Mais... et il y a toujours un "mais" avec elle. C'est dans ces moments de galère qu'elle me montrait son vrai visage. Quand tout le monde tombait en panne, elle, malgré ses caprices, tenait bon. Quand j'étais jeune et fauché, elle était mon seul moyen de liberté. Elle m'a emmené voir mes premiers concerts, mes premières sorties avec des amis, mes premiers rendez-vous maladroits.
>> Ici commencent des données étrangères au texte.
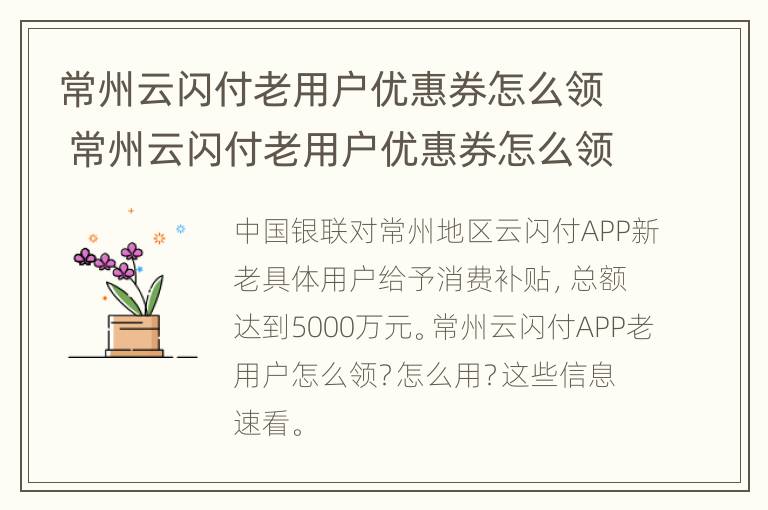 常州云闪付老用户优惠券怎么领
常州云闪付老用户优惠券怎么领

中国银联对常州地区云闪付APP新老具体用户给予消费补贴，总额达到5000万元。常州云闪付APP老用户怎么领？怎么用？这些信息速看。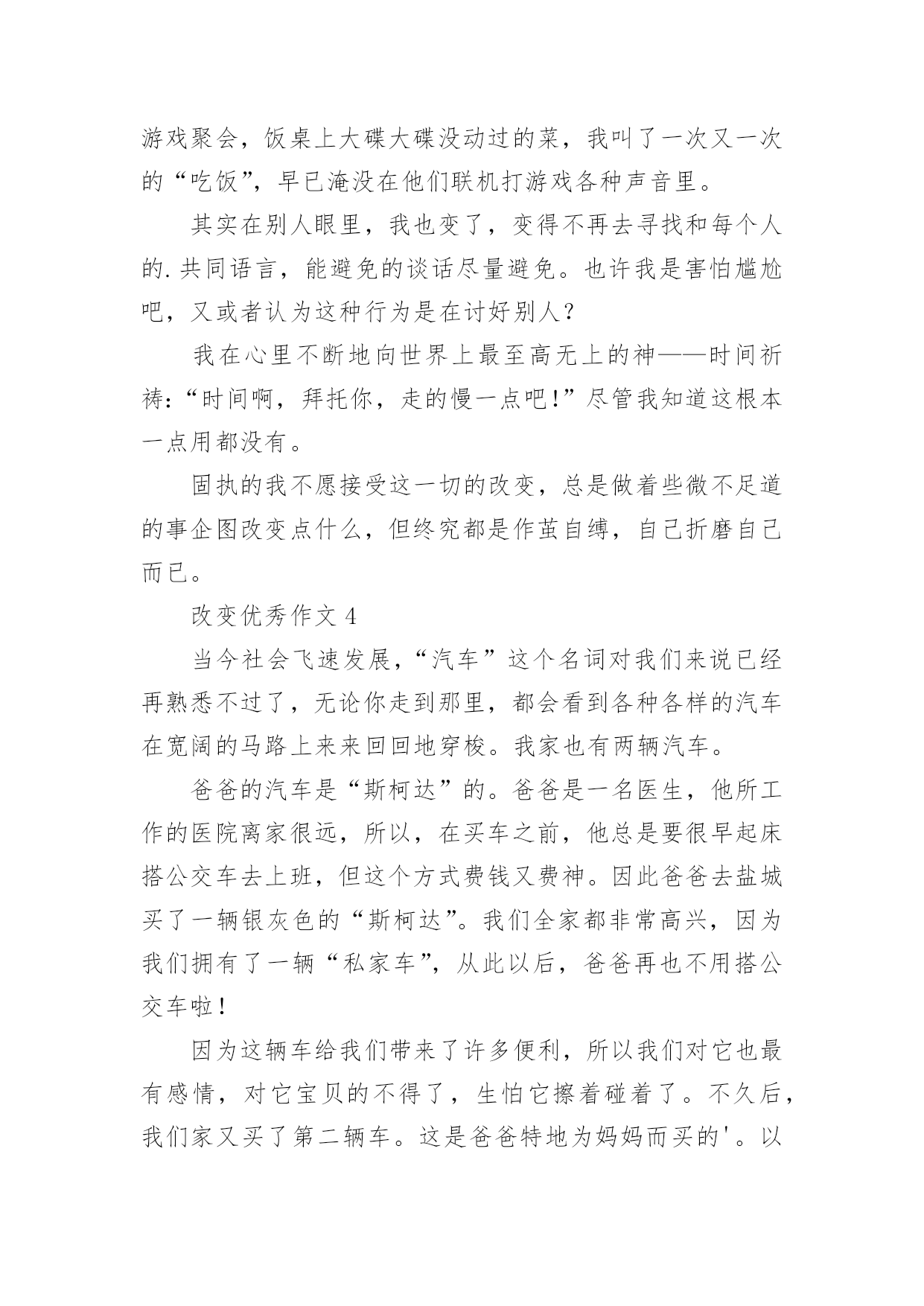 游戏聚会，饭桌上大碟大碟没动过的菜，我叫了一次又一次的“吃饭”，早已淹没在他们联机打游戏各种声音里。

其实在别人眼里，我也变了，变得不再去寻找和每个人的.共同语言，能避免的谈话尽量避免。也许我是害怕尴尬吧，又或者认为这种行为是在讨好别人？

我在心里不断地向世界上最至高无上的神——时间祈祷：“时间啊，拜托你，走的慢一点吧！”尽管我知道这根本一点用都没有。

固执的我不愿接受这一切的改变，总是做着些微不足道的事企图改变点什么，但终究都是作茧自缚，自己折磨自己而已。

改变优秀作文 4

当今社会飞速发展，“汽车”这个名词对我们来说已经再熟悉不过了，无论你走到那里，都会看到各种各样的汽车在宽阔的马路上来来回回地穿梭。我家也有两辆汽车。

爸爸的汽车是“斯柯达”的。爸爸是一名医生，他所工作的医院离家很远，所以，在买车之前，他总是要很早起床搭公交车去上班，但这个方式费钱又费神。因此爸爸去盐城买了一辆银灰色的“斯柯达”。我们全家都非常高兴，因为我们拥有了一辆“私家车”，从此以后，爸爸再也不用搭公交车啦！

因为这辆车给我们带来了许多便利，所以我们对它也最有感情，对它宝贝的不得了，生怕它擦着碰着了。不久后，我们家又买了第二辆车。这是爸爸特地为妈妈而买的'。以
Elle a été le témoin silencieux de tant de premières fois, de rires et de pleurs.
Je me souviens de cette fois où, après une soirée particulièrement festive, j'ai dû ramener des amis un peu trop éméchés. Elle a roulé doucement, sans un accroc, dans les rues désertes. Elle a fait le taxi bénévole, patiente et fidèle, malgré son âge et ses bruits étranges. Et quand je suis rentré chez moi, épuisé mais soulagé, j'ai posé ma main sur son capot et j'ai ressenti une drôle de chaleur. Ce n'était pas la chaleur du moteur, mais celle de la gratitude.

Ces moments de frustration intense, ces envies de la voir partir, ont finalement forgé un lien. Un lien basé sur la patience, sur la compréhension des défauts, et sur la reconnaissance de la valeur cachée. Parce que même si elle n'était pas la plus belle, la plus rapide ou la plus fiable, elle était la mienne. Elle m'a appris à être débrouillard, à ne pas paniquer face aux imprévus, et surtout, à apprécier les choses simples.
Alors oui, il y a eu des moments où j'ai souhaité qu'elle rende l'âme. Mais ces moments sont devenus des souvenirs comiques, des anecdotes que je raconte avec un sourire. Ils sont la preuve que même les relations les plus compliquées peuvent se transformer en quelque chose de précieux. Elle n'est plus là aujourd'hui, partie vers de nouvelles aventures (ou peut-être vers le concasseur, qui sait ?), mais je lui suis reconnaissant. Reconnaissant pour les leçons, pour les rires, et pour cette étrange et magnifique histoire d'amour automobile.